Magazine online di enogastronomia, ristorazione e ospitalità • Lunedì 10 Dicembre 2018

Flos Olei 2019: è umbro il miglior extravergine dell’anno

flos olei

C’è l’Italia sul podio della guida Flos Olei 2019 con ben 12 premi su 20 categorie. Umbria e Toscana le regioni in testa

Sarà presentata il prossimo 8 dicembre a Roma, all’interno del Westin Excelsior Rome, in occasione del tradizionale evento aperto al pubblico, l’edizione 2019 di Flos Olei, la più importante guida ai migliori extravergine del mondo, curata da Marco Oreggia e Laura Marinelli.

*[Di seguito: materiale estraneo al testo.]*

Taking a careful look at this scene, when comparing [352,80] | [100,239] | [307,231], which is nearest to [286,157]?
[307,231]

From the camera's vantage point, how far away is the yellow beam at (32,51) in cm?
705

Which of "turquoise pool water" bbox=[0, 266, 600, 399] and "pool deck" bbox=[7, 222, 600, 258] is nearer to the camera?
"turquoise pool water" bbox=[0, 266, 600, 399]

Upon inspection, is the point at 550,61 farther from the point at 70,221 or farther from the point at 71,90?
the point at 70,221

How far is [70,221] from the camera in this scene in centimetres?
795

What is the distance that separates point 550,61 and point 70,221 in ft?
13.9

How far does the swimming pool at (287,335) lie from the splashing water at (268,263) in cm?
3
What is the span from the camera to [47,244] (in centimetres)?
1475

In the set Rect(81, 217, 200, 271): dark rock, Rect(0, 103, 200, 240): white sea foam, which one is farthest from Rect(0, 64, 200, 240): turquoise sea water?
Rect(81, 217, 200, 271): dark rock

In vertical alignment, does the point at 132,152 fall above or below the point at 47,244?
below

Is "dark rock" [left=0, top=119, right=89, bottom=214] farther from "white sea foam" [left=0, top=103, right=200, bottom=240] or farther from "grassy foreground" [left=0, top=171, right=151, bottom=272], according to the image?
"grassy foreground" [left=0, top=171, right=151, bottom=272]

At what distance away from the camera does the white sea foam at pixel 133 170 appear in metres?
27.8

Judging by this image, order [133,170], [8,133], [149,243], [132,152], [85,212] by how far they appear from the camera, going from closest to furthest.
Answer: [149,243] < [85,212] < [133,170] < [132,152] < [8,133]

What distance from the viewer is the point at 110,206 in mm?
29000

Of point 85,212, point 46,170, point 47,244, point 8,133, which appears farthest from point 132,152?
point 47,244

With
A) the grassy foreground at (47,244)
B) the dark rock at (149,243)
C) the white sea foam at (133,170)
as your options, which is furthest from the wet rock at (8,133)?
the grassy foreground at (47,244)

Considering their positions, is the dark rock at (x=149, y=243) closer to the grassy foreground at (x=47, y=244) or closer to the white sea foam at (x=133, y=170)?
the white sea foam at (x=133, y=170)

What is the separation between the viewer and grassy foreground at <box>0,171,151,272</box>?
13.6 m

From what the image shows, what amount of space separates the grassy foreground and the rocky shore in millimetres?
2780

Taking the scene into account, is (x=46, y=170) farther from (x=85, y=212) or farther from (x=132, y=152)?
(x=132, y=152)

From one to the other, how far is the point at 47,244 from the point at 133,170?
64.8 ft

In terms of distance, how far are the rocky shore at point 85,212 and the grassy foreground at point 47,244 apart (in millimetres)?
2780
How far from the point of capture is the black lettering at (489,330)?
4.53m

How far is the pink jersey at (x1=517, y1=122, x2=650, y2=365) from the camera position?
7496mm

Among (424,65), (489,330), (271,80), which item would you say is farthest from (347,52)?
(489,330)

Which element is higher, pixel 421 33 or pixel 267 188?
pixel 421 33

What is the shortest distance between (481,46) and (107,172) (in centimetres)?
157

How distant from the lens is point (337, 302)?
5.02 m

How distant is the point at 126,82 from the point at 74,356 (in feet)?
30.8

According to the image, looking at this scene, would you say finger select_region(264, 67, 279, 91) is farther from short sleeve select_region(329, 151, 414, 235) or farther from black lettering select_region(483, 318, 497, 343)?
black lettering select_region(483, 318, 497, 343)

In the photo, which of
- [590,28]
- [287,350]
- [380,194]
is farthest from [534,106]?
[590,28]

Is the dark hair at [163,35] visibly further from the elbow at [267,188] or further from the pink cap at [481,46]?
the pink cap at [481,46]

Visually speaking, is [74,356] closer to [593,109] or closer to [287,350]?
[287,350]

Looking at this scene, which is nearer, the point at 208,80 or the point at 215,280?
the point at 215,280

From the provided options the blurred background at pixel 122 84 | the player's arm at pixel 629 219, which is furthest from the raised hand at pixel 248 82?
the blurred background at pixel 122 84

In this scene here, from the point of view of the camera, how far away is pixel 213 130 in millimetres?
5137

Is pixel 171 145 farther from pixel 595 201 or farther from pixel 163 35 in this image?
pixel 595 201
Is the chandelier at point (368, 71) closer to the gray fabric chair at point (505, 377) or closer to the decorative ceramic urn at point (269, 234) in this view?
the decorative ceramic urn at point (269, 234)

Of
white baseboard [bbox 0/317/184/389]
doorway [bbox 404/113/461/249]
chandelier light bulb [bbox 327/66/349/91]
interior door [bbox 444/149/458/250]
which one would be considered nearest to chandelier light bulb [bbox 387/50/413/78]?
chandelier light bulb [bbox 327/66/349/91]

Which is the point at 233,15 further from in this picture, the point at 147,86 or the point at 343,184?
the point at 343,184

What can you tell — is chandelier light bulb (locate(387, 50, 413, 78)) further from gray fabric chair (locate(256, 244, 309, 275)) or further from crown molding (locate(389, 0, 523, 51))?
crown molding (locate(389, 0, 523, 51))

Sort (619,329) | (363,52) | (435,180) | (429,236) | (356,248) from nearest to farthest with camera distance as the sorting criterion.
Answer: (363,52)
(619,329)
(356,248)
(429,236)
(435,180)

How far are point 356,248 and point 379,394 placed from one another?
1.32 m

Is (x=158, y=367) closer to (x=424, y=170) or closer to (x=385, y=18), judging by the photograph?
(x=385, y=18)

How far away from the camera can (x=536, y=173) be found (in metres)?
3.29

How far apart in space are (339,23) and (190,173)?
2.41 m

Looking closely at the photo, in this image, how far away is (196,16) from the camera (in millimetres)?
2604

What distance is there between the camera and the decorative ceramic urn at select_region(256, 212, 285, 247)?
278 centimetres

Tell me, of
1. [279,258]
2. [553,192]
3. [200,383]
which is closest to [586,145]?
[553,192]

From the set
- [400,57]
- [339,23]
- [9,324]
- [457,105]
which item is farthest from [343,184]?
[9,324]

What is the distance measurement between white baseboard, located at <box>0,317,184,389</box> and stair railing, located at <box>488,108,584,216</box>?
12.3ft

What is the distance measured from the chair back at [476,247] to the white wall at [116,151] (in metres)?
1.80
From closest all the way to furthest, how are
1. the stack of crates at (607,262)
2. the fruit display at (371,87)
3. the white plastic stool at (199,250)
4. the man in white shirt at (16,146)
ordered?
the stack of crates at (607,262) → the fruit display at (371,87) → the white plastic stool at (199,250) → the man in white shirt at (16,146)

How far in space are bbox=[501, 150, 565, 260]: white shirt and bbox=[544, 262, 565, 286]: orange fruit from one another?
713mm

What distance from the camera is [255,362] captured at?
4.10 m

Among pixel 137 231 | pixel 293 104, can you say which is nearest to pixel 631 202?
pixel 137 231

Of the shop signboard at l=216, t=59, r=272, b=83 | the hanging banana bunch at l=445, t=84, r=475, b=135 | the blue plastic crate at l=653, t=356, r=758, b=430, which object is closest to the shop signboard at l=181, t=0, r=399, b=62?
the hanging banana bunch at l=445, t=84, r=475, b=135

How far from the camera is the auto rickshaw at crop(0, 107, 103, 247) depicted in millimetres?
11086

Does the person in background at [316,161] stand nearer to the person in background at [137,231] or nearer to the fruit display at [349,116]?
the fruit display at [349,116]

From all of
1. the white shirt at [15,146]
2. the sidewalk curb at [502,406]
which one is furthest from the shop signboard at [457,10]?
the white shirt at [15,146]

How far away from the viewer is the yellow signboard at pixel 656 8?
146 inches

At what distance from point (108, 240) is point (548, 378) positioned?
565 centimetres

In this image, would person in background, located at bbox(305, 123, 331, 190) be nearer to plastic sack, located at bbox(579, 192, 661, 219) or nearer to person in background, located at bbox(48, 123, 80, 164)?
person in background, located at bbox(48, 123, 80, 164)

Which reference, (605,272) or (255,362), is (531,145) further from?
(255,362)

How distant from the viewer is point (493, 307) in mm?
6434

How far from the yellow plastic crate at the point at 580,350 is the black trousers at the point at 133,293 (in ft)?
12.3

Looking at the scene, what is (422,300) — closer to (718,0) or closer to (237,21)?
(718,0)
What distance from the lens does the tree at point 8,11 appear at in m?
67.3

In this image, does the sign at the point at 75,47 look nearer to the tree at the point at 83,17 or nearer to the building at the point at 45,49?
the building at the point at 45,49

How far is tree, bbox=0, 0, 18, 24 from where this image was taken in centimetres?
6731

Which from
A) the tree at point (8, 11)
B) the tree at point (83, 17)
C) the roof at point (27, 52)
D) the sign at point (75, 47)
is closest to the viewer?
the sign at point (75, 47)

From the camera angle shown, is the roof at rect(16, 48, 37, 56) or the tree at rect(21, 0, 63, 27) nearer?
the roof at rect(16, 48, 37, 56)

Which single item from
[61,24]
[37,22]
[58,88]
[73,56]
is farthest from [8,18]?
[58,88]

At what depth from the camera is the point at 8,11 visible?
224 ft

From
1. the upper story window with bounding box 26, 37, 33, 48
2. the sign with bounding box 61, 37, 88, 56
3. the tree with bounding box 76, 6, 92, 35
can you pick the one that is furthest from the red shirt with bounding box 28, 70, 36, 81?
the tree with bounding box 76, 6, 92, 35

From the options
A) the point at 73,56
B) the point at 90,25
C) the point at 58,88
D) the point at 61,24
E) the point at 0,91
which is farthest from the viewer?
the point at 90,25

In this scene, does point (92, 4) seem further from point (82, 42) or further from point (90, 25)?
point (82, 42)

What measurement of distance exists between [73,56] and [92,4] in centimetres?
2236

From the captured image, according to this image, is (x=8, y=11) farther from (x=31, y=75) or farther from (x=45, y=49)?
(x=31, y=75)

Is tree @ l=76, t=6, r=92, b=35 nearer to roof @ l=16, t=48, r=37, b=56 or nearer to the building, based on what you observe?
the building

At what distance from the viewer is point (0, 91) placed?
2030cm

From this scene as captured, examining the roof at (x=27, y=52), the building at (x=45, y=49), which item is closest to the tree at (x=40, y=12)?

Considerata come un vero e proprio atlante olivicolo, Flos Olei compie dieci anni e festeggia con una grande novità. Accanto alla consueta edizione in italiano-inglese, uscirà infatti una special edition in italiano-cinese. Questo sta ad indicare un interesse sempre maggiore del mondo asiatico nei confronti del mondo olivicolo e, più in generale, dell’enogastronomia del nostro paese.

La cultura dell’olio e la qualità che questo straordinario prodotto è in grado di esprimere – spiegano i curatori Marco Oreggia e Laura Marinelli – non hanno più confini; per questo in occasione del decimo anniversario di Flos Olei abbiamo deciso di guardare a mercati chiave come Cina, Hong Kong, Taiwan, Malaysia e Singapore. Siamo convinti che il settore sia ormai maturo nei mercati tradizionali, e quindi pronto a conquistarne di nuovi, in Paesi dove si registra un massiccio interesse per l’ambito olivicolo e per la cultura gastronomica europea. Inoltre come ogni anno cerchiamo, attraverso la guida, di mettere in risalto tutti quei produttori che, di qualsiasi origine geografica siano, stanno determinando la crescita del comparto a livello globale, e premiamo in modo particolare quelli più virtuosi, nell’ottica di favorire conoscenza e commercializzazione”.

Come ogni anno, Flos Olei 2019 sarà un viaggio attraverso la produzione di extravergine di oliva di oltre 50 paesi con ben 500 aziende d’eccellenza recensite e descritte attraverso focus specifici su dati di produzione, prodotti e abbinamenti gastronomici. Ad arricchire il tutto ci saranno gli approfondimenti storici e culturali sui differenti Paesi olivicoli, le cartografie, le informazioni su cultivar autoctone e aree tutelate da denominazioni, la fotografia economica del comparto, i consigli sulla corretta conservazione e le indicazioni sulla tecnica di degustazione e sui prezzi dell’extravergine.

Non mancherà ovviamente la classifica di merito, la The Best, comprendendo quelle realtà che, nel corso degli anni, continuano a scommettere su un percorso qualitativo costante e a lavorare in sinergia con il territorio d’appartenenza, conferendogli valore aggiunto.

Come lo scorso anno, sul podio c’è l’Italia con ben 12 premi nelle 20 categorie previste tra cui quelle molto ambite riservate all’Azienda dell’Anno (Frantoio Francie Oliveto Fonte di Foiano ex aequo in Toscana) e al Migliore Olio Extravergine di Oliva dell’Anno (Azienda Agraria Viola in Umbria). Vincono nelle altre categorie: OlioCRU in Trentino Alto Adige, Frantoio Bonamini in Veneto, Francesca Boni e Cosmo Di Russo nel Lazio, Torre a Oriente in Campania, De Carlo e Olio Intini in Puglia, Vincenzo Marvulli in Basilicata, Titone in Sicilia e Accademia Olearia in Sardegna.

A completare la The Best di Flos Olei 2019 le eccellenti realtà provenienti da Croazia (Oleum Maris), Spagna (Castillo de Canena Olive Juice, Aceites Nobleza del Sur e Aceites Finca La Torre), Cile (Olivos Ruta del Sol e Agrícola Pobeña), Grecia (Liá Cultivators) e Francia (La Magnanerie). Sul fronte dei premi speciali il Belpaese si aggiudica quello del Ristorante dell’Anno (Ristorante Al 588, in Toscana), mentre l’Importatore dell’Anno è la Olive Green Life (Cina-Taiwan) e il premio dedicato a Cristina Tiliacos è attribuito all’ente spagnolo Diputación Provincial de Jaén.